Короткое задание:
Перепишите без изменений отрывок текста о языке Сенеки от слов «Словарь Сенеки здесь» до слов «в духовной жизни.» включительно.

Текст для чтения:
Словарь Сенеки здесь разительно не похож на словарь Цицерона. Говоря о «трех постоянствах», последний употребляет термин gaudium (встречающийся также у Сенеки), но наряду с ним и такие термины, как voluntas и cautio, сами по себе довольно смутные и вне контекста стоической философии непонятные. Можно предположить, что Сенека, в целом принимая концепцию «трех постоянств», сталкиваясь с тем или иным из близких к ней понятий, каждый раз стремился развить его вглубь, дать его описание, осветить эмоциональную значимость и показать, какую роль оно играет в духовной жизни.
Вот почему мы считаем, что всякое толкование любого из текстов Сенеки, какие бы цели оно перед собой ни ставило, непременно должно начинаться с попытки распознать под внешним словарным слоем совсем не «технического» на первый взгляд назначения стоическую «структуру», которая в большинстве случаев составляет скелетную основу мысли философа. Язык Сенеки — это целая вселенная, существующая по собственным законам; он идет впереди общеупотребительного языка, но никогда не смешивается с ним и по этой причине скрывает множество «ловушек» для новейшего переводчика или комментатора. Избежать их все, видимо, невозможно, но помнить о них и остерегаться все-таки необходимо. На некоторые из этих «ловушек» мы постараемся указать в ходе дальнейшего повествования.

Записи с пространственными вопросами
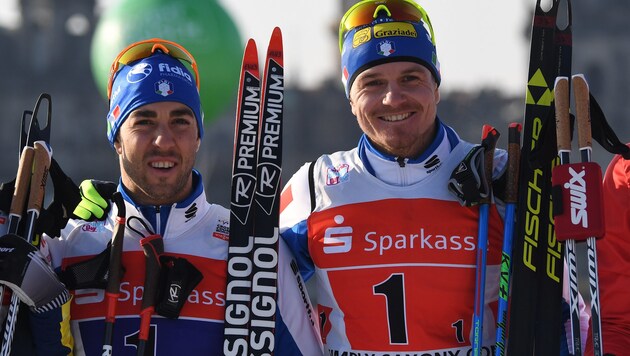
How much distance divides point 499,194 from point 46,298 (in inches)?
73.6

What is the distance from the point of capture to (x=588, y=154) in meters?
A: 5.72

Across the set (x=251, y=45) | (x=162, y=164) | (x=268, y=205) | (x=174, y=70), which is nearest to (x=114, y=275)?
(x=162, y=164)

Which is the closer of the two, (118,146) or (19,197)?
(19,197)

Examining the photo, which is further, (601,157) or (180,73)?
(601,157)

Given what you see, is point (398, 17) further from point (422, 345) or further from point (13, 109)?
point (13, 109)

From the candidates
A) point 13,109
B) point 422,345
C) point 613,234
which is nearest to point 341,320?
point 422,345

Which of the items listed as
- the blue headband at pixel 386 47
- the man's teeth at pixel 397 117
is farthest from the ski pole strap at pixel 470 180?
the blue headband at pixel 386 47

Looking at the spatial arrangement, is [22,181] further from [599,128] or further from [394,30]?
[599,128]

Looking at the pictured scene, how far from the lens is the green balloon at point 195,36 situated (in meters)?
10.3

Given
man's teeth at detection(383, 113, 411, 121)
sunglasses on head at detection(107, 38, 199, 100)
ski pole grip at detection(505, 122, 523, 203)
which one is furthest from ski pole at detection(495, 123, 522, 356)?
sunglasses on head at detection(107, 38, 199, 100)

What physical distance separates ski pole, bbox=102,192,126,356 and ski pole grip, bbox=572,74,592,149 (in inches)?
72.3

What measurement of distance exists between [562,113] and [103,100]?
60236mm

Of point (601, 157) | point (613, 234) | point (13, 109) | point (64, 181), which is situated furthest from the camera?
point (13, 109)

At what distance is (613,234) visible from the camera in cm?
566
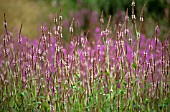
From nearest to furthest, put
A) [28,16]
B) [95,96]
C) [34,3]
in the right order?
[95,96], [28,16], [34,3]

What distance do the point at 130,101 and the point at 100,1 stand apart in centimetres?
638

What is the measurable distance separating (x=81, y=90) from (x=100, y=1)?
6.06 metres

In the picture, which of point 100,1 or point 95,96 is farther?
point 100,1

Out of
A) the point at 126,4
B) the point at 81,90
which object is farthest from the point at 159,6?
the point at 81,90

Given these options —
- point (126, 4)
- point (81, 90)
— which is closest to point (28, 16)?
point (126, 4)

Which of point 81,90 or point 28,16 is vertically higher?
point 28,16

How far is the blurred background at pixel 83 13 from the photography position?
8.70 metres

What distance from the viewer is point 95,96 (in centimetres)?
382

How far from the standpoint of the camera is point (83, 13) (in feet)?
30.6

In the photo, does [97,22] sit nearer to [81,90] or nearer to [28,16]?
[28,16]

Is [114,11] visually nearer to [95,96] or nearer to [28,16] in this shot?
[28,16]

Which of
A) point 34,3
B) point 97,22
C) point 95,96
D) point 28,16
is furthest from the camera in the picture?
point 34,3

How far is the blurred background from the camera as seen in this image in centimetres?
870

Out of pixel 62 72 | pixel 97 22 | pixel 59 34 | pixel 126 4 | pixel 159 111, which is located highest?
pixel 126 4
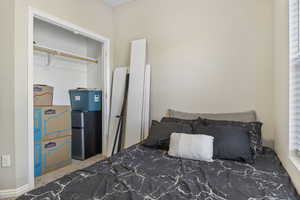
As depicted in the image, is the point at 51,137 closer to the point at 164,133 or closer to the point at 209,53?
the point at 164,133

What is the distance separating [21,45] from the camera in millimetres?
2068

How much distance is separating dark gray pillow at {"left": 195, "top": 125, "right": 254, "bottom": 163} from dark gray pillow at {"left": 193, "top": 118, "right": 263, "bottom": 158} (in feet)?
0.28

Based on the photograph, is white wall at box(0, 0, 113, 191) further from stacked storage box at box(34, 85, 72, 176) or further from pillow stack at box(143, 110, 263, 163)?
pillow stack at box(143, 110, 263, 163)

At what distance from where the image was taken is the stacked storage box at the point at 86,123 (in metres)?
3.20

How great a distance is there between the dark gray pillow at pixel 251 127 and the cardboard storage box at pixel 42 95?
7.38ft

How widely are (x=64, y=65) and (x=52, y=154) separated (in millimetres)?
1881

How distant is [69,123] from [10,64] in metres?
1.35

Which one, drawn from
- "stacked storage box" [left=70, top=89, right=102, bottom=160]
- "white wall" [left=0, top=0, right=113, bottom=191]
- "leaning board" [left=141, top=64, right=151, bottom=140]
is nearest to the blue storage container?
"stacked storage box" [left=70, top=89, right=102, bottom=160]

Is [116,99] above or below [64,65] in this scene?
below

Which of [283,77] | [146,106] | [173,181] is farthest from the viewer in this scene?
[146,106]

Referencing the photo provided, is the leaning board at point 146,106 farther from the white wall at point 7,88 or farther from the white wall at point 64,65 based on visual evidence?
the white wall at point 7,88

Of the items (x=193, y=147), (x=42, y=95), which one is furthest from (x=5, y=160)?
(x=193, y=147)

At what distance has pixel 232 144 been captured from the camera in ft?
5.60

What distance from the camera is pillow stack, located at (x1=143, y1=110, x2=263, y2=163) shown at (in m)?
1.68
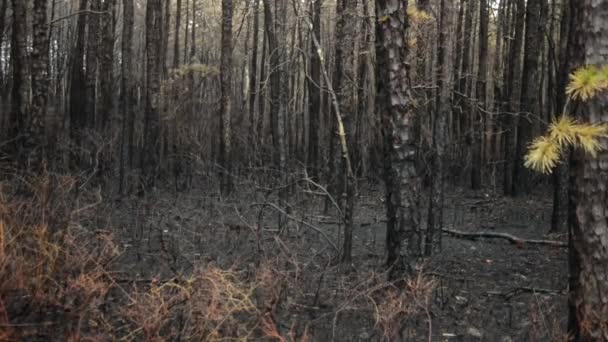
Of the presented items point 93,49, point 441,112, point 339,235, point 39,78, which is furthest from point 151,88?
point 441,112

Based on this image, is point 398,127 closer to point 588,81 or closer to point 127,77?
point 588,81

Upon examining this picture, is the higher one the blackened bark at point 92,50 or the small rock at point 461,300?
the blackened bark at point 92,50

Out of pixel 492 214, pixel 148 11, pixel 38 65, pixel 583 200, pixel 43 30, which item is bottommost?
pixel 492 214

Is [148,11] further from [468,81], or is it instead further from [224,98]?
[468,81]

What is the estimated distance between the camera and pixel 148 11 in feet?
48.4

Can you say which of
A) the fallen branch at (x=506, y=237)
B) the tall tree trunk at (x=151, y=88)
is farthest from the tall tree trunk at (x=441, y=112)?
the tall tree trunk at (x=151, y=88)

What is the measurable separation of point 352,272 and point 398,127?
1869 millimetres

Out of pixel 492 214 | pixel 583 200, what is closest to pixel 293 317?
pixel 583 200

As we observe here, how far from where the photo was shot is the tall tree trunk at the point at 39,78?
29.2 feet

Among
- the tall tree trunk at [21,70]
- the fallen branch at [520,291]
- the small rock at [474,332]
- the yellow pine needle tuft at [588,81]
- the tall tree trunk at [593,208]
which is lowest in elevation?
the small rock at [474,332]

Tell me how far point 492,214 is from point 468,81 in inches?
425

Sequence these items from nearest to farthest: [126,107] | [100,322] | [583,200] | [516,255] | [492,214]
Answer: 1. [583,200]
2. [100,322]
3. [516,255]
4. [492,214]
5. [126,107]

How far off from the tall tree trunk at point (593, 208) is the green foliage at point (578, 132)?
86mm

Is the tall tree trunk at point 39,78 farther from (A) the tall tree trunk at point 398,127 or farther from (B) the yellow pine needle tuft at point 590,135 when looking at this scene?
(B) the yellow pine needle tuft at point 590,135
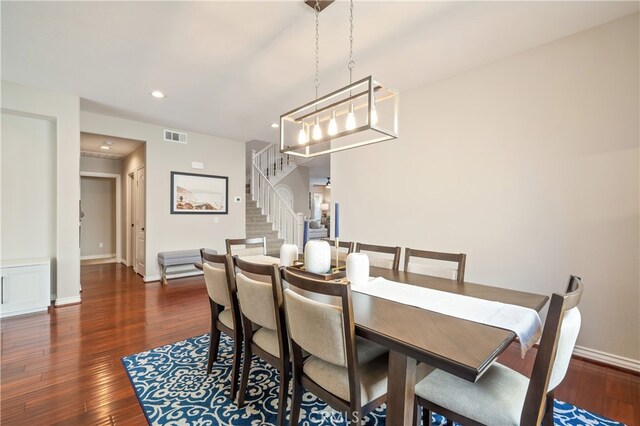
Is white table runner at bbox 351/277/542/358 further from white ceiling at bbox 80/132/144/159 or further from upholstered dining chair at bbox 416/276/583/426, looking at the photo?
white ceiling at bbox 80/132/144/159

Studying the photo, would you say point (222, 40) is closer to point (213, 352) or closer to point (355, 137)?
point (355, 137)

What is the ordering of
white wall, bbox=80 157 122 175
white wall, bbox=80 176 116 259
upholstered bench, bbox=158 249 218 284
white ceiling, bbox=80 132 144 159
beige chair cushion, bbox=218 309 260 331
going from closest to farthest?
beige chair cushion, bbox=218 309 260 331 → upholstered bench, bbox=158 249 218 284 → white ceiling, bbox=80 132 144 159 → white wall, bbox=80 157 122 175 → white wall, bbox=80 176 116 259

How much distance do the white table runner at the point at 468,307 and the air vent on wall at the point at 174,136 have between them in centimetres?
487

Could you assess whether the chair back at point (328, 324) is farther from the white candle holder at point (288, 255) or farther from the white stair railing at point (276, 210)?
the white stair railing at point (276, 210)

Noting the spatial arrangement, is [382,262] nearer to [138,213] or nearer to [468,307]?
[468,307]

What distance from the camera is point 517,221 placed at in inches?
109

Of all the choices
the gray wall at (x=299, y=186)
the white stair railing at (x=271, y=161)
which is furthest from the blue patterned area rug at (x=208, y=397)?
the gray wall at (x=299, y=186)

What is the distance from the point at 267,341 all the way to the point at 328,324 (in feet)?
2.40

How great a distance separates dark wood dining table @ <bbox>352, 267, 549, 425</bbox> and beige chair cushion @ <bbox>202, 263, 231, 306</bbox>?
0.93 metres

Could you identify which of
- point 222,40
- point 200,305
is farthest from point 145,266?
point 222,40

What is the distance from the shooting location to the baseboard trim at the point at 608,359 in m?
2.21

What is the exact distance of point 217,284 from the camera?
1973mm

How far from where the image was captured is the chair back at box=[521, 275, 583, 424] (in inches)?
38.2

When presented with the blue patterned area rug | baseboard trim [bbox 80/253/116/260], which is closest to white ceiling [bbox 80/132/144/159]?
baseboard trim [bbox 80/253/116/260]
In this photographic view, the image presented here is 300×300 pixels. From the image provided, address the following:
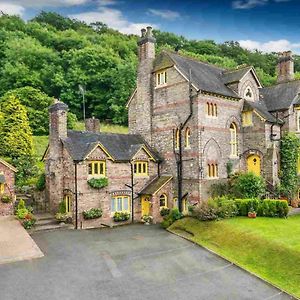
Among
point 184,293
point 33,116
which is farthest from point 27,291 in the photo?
point 33,116

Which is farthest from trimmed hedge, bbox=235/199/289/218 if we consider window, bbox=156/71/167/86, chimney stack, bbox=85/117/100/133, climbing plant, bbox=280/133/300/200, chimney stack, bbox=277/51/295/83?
chimney stack, bbox=277/51/295/83

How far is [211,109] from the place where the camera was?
91.3ft

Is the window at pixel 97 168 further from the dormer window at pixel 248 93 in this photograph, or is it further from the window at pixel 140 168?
the dormer window at pixel 248 93

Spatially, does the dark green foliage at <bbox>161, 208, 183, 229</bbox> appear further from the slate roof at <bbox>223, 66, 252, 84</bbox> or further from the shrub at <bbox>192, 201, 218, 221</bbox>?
the slate roof at <bbox>223, 66, 252, 84</bbox>

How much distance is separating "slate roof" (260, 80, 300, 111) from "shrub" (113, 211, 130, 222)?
16.7 m

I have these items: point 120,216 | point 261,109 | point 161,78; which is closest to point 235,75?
point 261,109

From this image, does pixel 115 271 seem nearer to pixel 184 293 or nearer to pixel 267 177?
pixel 184 293

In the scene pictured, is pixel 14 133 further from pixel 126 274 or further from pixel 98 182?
pixel 126 274

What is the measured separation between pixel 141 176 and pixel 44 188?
28.1ft

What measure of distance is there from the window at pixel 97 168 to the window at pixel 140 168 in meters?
2.90

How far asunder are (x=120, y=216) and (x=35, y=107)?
2941 cm

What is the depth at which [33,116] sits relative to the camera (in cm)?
4862

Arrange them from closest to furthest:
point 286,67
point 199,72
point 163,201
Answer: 1. point 163,201
2. point 199,72
3. point 286,67

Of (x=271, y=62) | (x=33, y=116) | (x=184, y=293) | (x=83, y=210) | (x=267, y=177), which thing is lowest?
(x=184, y=293)
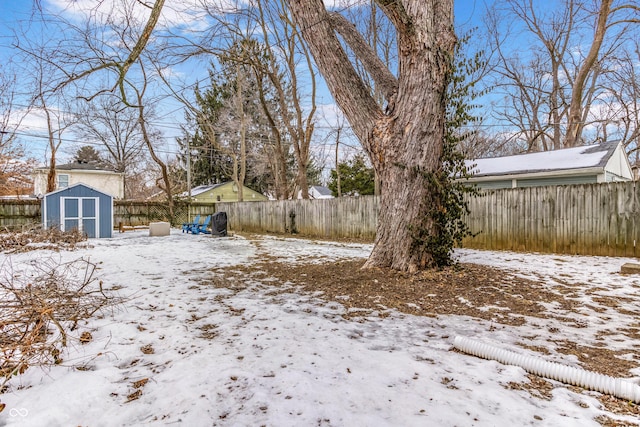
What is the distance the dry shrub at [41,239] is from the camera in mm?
7335

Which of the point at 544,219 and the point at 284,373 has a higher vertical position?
the point at 544,219

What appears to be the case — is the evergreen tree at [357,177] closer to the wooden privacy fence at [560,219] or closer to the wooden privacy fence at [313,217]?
the wooden privacy fence at [313,217]

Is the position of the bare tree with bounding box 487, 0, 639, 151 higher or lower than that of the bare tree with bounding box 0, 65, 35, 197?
higher

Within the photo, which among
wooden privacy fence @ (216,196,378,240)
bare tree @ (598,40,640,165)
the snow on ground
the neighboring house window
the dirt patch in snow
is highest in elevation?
bare tree @ (598,40,640,165)

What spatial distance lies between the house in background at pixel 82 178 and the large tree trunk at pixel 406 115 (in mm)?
17730

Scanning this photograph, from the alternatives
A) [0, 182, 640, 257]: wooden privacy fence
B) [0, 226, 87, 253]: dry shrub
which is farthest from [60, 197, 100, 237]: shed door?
[0, 182, 640, 257]: wooden privacy fence

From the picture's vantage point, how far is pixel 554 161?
967 centimetres

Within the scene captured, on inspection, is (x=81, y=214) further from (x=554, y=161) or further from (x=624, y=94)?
(x=624, y=94)

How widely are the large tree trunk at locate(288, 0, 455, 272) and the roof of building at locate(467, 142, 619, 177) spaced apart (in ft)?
16.6

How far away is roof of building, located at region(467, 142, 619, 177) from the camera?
888 centimetres

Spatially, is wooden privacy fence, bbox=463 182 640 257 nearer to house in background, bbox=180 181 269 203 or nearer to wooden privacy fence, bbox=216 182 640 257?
wooden privacy fence, bbox=216 182 640 257

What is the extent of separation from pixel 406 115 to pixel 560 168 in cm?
740

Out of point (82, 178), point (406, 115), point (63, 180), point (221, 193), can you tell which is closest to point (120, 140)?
point (82, 178)

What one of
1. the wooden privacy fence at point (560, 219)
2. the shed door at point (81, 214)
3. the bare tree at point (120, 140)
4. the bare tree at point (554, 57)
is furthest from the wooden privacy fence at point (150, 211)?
the bare tree at point (554, 57)
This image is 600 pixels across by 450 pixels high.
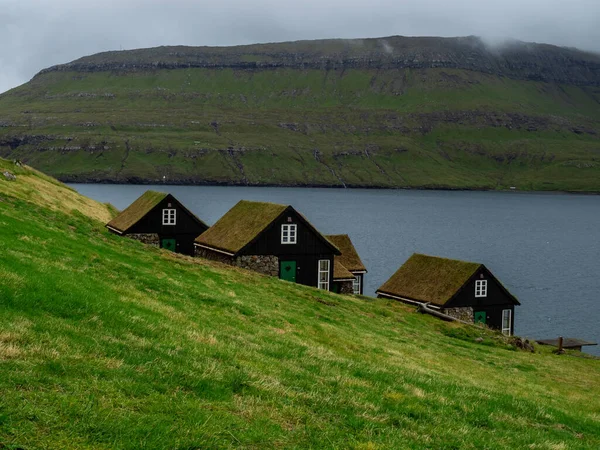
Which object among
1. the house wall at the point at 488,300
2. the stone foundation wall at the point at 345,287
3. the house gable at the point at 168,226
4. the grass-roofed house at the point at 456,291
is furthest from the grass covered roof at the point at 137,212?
the house wall at the point at 488,300

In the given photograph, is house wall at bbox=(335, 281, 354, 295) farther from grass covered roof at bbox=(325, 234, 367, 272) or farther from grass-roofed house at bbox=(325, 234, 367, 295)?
grass covered roof at bbox=(325, 234, 367, 272)

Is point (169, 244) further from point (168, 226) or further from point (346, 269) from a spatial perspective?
point (346, 269)

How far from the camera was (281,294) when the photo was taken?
3981 cm

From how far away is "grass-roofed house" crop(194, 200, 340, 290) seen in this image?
2165 inches

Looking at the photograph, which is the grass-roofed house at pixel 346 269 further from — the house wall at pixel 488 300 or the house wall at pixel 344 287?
the house wall at pixel 488 300

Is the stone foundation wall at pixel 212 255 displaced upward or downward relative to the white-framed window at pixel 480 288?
Answer: upward

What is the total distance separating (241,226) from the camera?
57.7 meters

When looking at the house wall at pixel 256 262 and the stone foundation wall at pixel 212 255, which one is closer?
the house wall at pixel 256 262

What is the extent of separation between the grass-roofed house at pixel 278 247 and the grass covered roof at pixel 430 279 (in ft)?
22.5

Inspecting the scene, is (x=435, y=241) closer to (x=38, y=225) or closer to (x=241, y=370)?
(x=38, y=225)

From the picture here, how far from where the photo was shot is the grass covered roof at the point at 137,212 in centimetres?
6425

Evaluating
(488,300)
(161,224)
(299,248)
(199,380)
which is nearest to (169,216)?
(161,224)

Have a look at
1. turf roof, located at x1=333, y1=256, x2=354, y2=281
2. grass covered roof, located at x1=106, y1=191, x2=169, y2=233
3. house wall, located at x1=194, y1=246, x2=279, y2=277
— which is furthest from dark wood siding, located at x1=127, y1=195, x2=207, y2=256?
turf roof, located at x1=333, y1=256, x2=354, y2=281

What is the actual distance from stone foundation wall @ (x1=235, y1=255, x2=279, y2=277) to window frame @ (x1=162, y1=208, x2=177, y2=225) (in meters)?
13.9
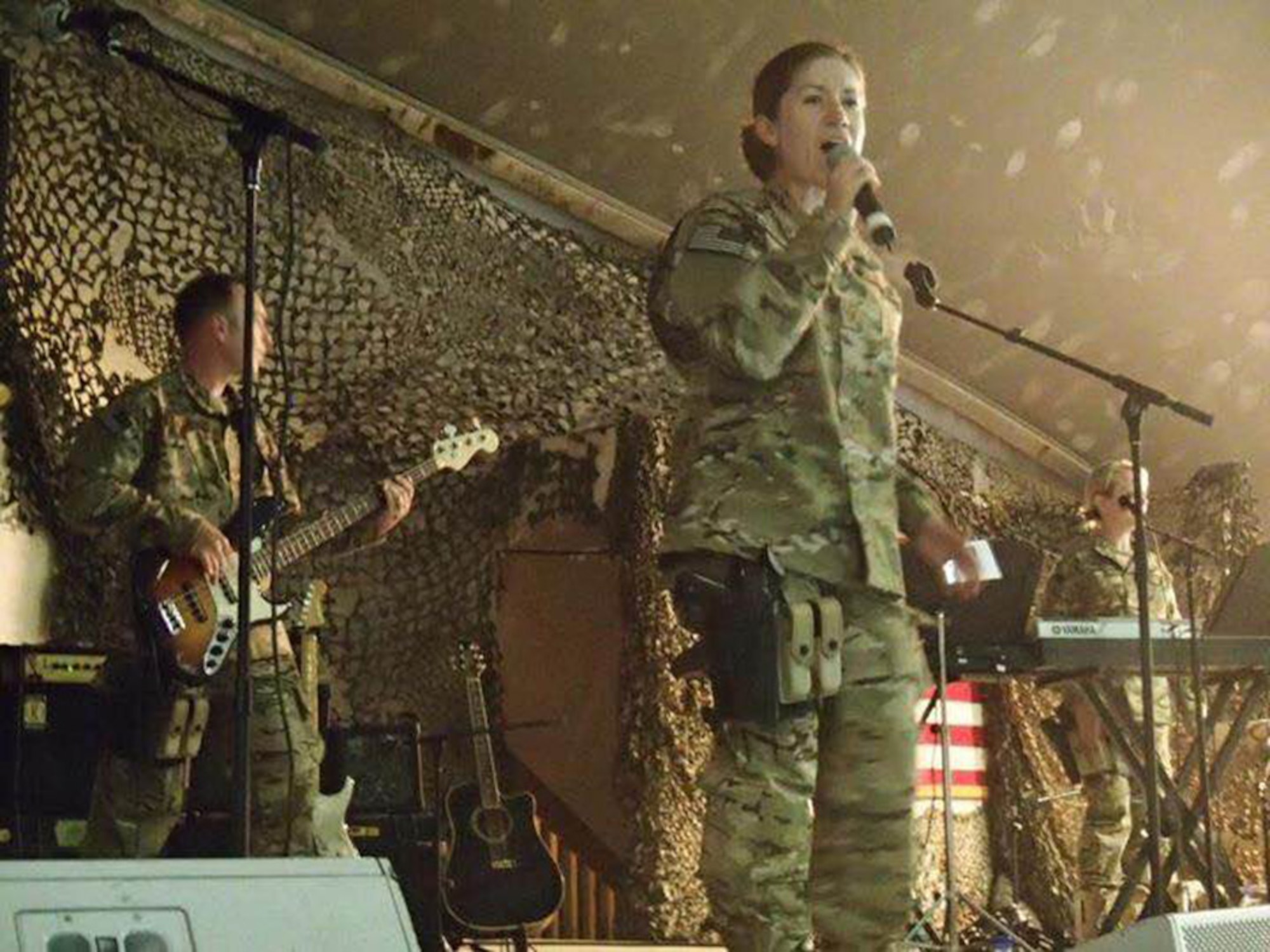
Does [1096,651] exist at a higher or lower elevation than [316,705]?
higher

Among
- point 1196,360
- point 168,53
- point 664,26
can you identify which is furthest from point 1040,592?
point 168,53

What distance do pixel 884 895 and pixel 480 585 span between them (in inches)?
148

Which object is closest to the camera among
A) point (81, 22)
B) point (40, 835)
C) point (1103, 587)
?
point (81, 22)

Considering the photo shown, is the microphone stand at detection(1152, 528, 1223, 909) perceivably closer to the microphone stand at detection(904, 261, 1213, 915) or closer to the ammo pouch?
the microphone stand at detection(904, 261, 1213, 915)

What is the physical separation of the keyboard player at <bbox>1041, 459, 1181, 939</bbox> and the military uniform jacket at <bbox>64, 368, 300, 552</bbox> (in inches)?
119

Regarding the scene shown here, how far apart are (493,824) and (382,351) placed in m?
1.57

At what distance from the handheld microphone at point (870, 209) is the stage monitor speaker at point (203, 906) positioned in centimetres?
124

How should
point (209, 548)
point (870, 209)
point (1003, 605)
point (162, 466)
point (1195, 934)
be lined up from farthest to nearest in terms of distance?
point (1003, 605) → point (162, 466) → point (209, 548) → point (870, 209) → point (1195, 934)

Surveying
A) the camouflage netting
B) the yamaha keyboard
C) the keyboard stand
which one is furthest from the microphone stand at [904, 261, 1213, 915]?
the camouflage netting

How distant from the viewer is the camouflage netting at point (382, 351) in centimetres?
521

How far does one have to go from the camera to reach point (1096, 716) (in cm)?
633

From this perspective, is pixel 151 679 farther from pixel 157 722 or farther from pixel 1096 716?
pixel 1096 716

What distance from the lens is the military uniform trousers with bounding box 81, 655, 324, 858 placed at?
Result: 3.99m

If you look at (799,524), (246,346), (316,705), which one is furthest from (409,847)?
(799,524)
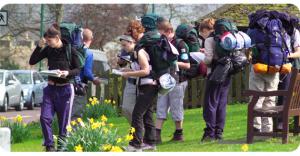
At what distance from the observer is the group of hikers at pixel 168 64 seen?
11.2 meters

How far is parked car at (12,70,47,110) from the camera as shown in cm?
3414

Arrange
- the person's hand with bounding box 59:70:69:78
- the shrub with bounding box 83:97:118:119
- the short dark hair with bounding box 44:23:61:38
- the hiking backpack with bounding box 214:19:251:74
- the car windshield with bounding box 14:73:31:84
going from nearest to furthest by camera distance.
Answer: the person's hand with bounding box 59:70:69:78 < the short dark hair with bounding box 44:23:61:38 < the hiking backpack with bounding box 214:19:251:74 < the shrub with bounding box 83:97:118:119 < the car windshield with bounding box 14:73:31:84

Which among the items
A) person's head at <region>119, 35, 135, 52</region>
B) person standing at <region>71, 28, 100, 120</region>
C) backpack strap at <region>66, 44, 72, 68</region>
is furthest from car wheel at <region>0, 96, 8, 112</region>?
person's head at <region>119, 35, 135, 52</region>

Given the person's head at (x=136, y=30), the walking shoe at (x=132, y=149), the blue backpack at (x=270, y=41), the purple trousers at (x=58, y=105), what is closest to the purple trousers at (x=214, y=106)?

Готовый ответ:
Словарь Сенеки здесь разительно не похож на словарь Цицерона. Говоря о «трех постоянствах», последний употребляет термин gaudium (встречающийся также у Сенеки), но наряду с ним и такие термины, как voluntas и cautio, сами по себе довольно смутные и вне контекста стоической философии непонятные. Можно предположить, что Сенека, в целом принимая концепцию «трех постоянств», сталкиваясь с тем или иным из близких к ней понятий, каждый раз стремился развить его вглубь, дать его описание, осветить эмоциональную значимость и показать, какую роль оно играет в духовной жизни.